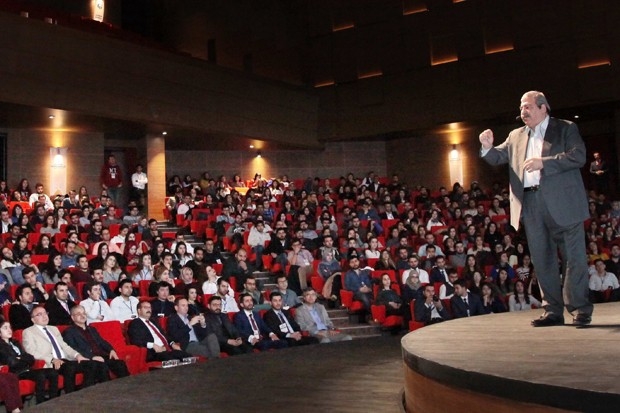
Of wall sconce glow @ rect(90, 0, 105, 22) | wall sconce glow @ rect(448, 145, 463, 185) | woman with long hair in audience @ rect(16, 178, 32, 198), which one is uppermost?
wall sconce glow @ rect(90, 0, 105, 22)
...
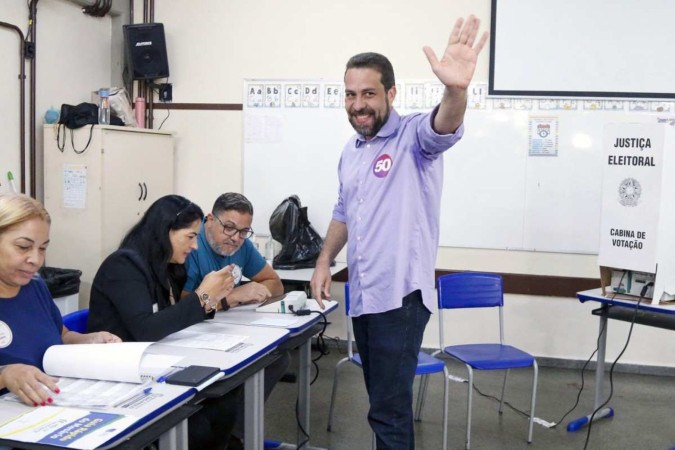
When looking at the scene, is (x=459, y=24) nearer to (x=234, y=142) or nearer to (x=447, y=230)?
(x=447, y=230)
--
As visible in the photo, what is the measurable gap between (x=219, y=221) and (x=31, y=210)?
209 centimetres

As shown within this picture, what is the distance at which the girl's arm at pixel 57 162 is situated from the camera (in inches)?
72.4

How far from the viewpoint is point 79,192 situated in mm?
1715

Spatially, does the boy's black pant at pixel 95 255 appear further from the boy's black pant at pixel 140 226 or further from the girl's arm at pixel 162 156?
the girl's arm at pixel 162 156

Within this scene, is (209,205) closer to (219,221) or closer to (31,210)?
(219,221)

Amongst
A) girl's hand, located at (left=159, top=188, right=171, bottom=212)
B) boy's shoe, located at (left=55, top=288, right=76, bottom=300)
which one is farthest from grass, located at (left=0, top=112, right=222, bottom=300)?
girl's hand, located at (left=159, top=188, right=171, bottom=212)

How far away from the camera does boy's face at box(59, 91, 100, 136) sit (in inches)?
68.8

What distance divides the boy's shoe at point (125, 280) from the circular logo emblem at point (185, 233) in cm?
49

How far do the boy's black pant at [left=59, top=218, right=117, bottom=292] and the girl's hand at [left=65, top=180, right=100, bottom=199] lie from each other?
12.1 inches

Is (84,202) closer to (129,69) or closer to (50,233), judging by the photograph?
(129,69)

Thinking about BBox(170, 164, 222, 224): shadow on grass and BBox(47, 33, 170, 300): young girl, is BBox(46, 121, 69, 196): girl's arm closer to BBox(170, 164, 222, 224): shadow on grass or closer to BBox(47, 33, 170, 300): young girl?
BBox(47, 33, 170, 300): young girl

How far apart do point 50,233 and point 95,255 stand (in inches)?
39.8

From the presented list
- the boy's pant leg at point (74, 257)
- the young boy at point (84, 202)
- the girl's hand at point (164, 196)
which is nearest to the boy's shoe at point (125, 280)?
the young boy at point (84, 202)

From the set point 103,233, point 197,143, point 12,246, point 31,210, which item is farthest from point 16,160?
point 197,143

WHAT TO WORK ON |
Copy out every line above that contains the word "does", with matching case.

SOLVED EXERCISE |
Spatially, does the boy's black pant at pixel 95 255 appear further from the boy's black pant at pixel 140 226 or further from the girl's arm at pixel 162 156?
How far away from the camera does boy's face at box(59, 91, 100, 136) sit (in inches)?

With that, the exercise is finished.